Brent Hilpert hilpert at cs.ubc.ca
Wed Dec 21 13:37:45 CST 2016


On 2016-Dec-16, at 5:43 AM, Adrian Graham wrote:
> viewdata side of things is powered by a Plessey MR9735-002 teletext
> processor supported by a pair of 2112 RAM chips and an SAA5070 "LUCY".
> 
> http://txlib.mb21.co.uk/main.php?g2_view=core.DownloadItem&g2_itemId=2034

On 2016-Dec-17, at 10:34 AM, Adrian Graham wrote:
> One problem I have is that I've already found a few chips with dead outputs
> so I've no idea if these will be any different. The pinouts I have match the
> LS92 since pins 2/3/4/13 are NC. All testing so far has been done with a DMM
> and cheap logic analyser. Since one of the possibly-LS92s is out of circuit
> I'll build a little test circuit to see if it does actually count given a
> clock source...

The counters may be the beginning of a video timing divider chain or a clock divider for the LUCY chip.
(e.g. a diagram in the document you mentioned shows a div-6 between a 6MHz crystal osc and the LUCY chip.
The division factor may vary of course in the executel depending on the crystal.)

Also to keep in mind as you trace it out, 749x counters were often used with gates between the outputs and reset inputs to change the count modulus / division factor.

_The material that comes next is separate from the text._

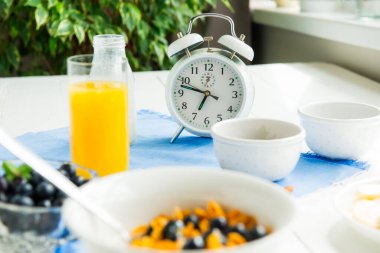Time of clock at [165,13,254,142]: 6:47
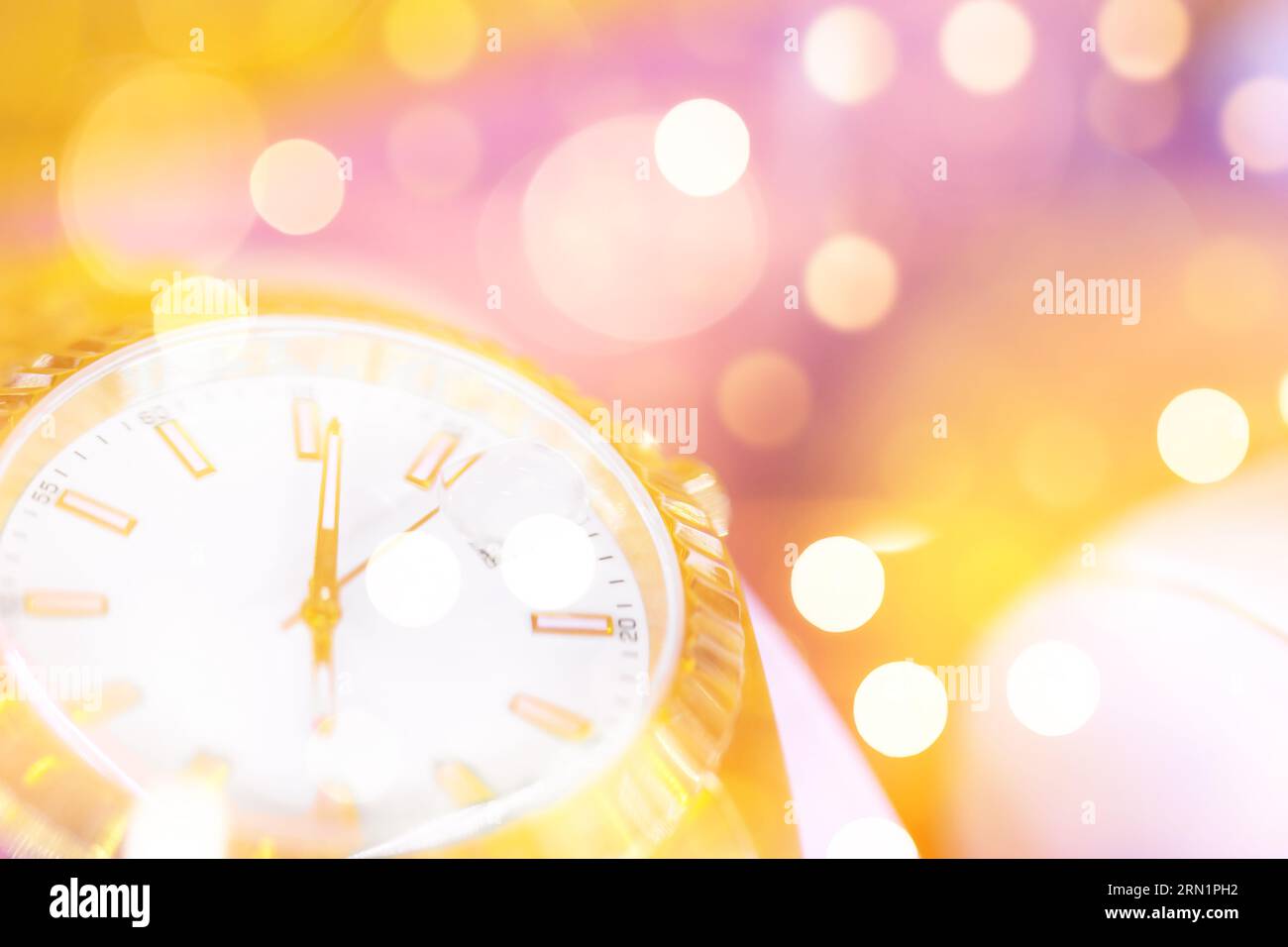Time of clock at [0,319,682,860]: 6:01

On 2016-Dec-17, at 10:34 AM, Adrian Graham wrote:
> It's a 5-band red-red-black-black-violet so either 220R or 70k? Based on
> what Pete said about the Z80 I'm going for 220R without pulling it out of
> circuit.


Looking at the photo in your earlier message
	http://www.binarydinosaurs.co.uk/stcexecuteltimingcircuits.jpg
the wide red band on the resistors would be a 2% tolerance indicator.

As with Dwight's suggestion about colour confusion, if the resistors in question are those to the left of the two unmarked chips (or similar), they look like brown-black-black-red-wideRed, which would be standard 10K / 2%.

You can try measuring resistors in circuits like this with a DMM.
Switch the DMM leads to get both polarities through the resistor.
It's not guaranteed as it depends on the connected circuitry and the R value, but one of the readings will often be your R value, or may confirm or give direction as to the value.